> _WORK ORDER_
Produce an exact copy of the first line of the data below and each line after it, please, up to and including the one with "genus: Oryctolagus".

----------

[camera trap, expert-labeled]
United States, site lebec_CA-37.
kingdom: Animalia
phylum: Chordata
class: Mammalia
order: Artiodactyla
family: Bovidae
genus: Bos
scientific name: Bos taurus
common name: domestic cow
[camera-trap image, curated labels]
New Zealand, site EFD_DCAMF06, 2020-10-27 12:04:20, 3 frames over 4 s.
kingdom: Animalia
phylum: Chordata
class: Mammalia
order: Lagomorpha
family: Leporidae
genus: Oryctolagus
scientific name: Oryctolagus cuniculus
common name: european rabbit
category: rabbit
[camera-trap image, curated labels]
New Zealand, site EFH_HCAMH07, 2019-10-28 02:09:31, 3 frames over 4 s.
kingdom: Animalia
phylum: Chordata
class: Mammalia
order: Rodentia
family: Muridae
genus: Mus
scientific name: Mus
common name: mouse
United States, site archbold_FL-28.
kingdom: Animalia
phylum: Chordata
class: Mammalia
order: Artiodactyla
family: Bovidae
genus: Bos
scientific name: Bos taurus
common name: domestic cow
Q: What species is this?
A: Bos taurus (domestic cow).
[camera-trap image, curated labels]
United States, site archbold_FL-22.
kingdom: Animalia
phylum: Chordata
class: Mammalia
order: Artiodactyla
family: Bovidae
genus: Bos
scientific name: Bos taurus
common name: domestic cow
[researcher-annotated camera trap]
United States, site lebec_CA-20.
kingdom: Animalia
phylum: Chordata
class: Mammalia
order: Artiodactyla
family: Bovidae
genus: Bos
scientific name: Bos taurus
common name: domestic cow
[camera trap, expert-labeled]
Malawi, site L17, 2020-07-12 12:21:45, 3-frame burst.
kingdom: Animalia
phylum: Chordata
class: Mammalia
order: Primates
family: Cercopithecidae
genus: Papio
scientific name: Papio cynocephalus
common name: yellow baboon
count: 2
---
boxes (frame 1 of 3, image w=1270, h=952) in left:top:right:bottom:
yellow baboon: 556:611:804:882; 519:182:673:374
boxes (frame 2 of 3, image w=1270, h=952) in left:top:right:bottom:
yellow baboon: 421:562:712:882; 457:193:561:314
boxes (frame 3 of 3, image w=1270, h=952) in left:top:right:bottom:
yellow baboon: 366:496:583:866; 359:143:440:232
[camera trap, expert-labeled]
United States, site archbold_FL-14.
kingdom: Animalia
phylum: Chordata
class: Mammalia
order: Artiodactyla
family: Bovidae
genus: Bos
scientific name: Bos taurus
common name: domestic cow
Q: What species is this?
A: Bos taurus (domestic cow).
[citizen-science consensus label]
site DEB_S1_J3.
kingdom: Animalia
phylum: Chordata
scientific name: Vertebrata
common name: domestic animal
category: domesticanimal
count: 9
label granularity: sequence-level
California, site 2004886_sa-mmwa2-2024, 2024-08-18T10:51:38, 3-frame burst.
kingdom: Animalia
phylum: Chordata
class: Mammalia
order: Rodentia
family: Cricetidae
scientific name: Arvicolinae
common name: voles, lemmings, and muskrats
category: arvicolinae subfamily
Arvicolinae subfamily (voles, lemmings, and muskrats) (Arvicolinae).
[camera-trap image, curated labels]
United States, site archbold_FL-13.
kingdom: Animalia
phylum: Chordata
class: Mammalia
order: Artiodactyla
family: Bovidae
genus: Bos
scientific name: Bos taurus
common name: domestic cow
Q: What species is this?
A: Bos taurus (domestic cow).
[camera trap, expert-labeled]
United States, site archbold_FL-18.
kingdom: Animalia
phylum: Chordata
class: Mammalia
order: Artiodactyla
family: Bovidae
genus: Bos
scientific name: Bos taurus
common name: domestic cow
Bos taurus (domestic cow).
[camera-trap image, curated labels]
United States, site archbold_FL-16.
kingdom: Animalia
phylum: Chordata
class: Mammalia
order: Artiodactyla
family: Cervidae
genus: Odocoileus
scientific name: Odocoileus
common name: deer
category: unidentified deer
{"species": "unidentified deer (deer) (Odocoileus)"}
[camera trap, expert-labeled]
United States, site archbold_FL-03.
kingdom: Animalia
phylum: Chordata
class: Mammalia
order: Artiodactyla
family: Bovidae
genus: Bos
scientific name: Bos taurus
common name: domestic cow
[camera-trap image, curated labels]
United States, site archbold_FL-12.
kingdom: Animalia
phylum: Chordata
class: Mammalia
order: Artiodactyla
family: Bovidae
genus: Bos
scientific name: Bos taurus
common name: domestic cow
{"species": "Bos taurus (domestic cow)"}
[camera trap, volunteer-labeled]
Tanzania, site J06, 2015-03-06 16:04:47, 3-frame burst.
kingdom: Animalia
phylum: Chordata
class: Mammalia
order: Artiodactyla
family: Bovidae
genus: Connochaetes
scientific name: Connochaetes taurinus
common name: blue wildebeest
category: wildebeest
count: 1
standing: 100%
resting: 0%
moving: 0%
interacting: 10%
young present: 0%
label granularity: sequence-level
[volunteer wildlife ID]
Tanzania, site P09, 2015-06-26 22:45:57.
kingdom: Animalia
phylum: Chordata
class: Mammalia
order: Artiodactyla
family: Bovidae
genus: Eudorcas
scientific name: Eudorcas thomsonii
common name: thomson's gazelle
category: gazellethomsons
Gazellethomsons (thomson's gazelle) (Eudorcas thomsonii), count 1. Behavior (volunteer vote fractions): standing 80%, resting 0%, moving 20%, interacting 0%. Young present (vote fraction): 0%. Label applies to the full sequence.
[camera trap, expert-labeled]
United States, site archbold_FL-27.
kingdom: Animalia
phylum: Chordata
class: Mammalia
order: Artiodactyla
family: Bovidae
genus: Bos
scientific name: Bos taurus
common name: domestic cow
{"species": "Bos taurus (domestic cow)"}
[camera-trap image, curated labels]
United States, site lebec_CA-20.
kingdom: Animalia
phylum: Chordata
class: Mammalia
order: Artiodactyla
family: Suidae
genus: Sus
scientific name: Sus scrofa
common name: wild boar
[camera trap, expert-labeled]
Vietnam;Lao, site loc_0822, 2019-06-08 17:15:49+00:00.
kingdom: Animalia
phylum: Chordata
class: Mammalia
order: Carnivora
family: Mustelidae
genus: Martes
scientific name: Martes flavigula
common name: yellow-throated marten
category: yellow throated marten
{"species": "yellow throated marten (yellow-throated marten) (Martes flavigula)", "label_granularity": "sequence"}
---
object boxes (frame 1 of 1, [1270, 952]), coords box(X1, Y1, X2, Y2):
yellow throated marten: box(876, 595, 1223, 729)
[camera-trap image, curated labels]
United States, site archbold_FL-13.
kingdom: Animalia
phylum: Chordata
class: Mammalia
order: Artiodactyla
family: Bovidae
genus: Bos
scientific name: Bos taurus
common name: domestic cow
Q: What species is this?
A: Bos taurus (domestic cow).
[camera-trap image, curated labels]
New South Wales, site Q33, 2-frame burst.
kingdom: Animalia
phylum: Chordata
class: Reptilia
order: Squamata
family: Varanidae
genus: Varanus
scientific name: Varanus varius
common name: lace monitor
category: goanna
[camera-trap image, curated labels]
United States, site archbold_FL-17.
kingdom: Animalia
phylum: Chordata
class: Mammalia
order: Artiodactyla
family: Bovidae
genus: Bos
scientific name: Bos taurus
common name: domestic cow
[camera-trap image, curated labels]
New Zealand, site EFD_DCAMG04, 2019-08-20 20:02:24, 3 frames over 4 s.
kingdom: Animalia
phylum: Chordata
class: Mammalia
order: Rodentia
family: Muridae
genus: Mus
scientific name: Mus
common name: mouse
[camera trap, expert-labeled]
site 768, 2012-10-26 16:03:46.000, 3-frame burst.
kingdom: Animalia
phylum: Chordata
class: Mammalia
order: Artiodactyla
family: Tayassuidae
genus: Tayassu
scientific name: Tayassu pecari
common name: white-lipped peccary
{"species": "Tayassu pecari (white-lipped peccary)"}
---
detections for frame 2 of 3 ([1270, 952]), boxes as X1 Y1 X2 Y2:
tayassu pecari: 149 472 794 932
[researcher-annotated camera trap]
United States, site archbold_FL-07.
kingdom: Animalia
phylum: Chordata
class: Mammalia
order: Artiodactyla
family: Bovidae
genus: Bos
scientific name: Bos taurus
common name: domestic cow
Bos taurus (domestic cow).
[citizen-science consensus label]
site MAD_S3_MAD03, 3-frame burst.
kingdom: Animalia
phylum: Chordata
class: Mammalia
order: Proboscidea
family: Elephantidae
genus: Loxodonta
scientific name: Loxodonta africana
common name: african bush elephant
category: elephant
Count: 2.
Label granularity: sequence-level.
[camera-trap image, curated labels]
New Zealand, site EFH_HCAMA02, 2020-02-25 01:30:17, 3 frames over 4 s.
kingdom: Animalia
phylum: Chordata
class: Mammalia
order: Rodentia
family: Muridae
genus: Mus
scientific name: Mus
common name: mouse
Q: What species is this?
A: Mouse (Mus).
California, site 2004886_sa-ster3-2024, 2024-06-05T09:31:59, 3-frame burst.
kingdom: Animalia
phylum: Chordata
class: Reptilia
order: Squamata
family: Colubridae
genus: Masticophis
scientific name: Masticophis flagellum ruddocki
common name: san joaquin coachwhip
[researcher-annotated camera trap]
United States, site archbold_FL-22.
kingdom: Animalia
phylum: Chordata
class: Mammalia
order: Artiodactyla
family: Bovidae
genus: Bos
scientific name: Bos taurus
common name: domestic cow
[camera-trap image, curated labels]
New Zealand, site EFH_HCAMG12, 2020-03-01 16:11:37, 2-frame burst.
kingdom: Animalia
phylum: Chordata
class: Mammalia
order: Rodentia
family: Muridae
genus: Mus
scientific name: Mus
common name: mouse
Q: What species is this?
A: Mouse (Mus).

----------

> _OUTPUT OF THE TASK_
[camera trap, expert-labeled]
United States, site lebec_CA-37.
kingdom: Animalia
phylum: Chordata
class: Mammalia
order: Artiodactyla
family: Bovidae
genus: Bos
scientific name: Bos taurus
common name: domestic cow
[camera-trap image, curated labels]
New Zealand, site EFD_DCAMF06, 2020-10-27 12:04:20, 3 frames over 4 s.
kingdom: Animalia
phylum: Chordata
class: Mammalia
order: Lagomorpha
family: Leporidae
genus: Oryctolagus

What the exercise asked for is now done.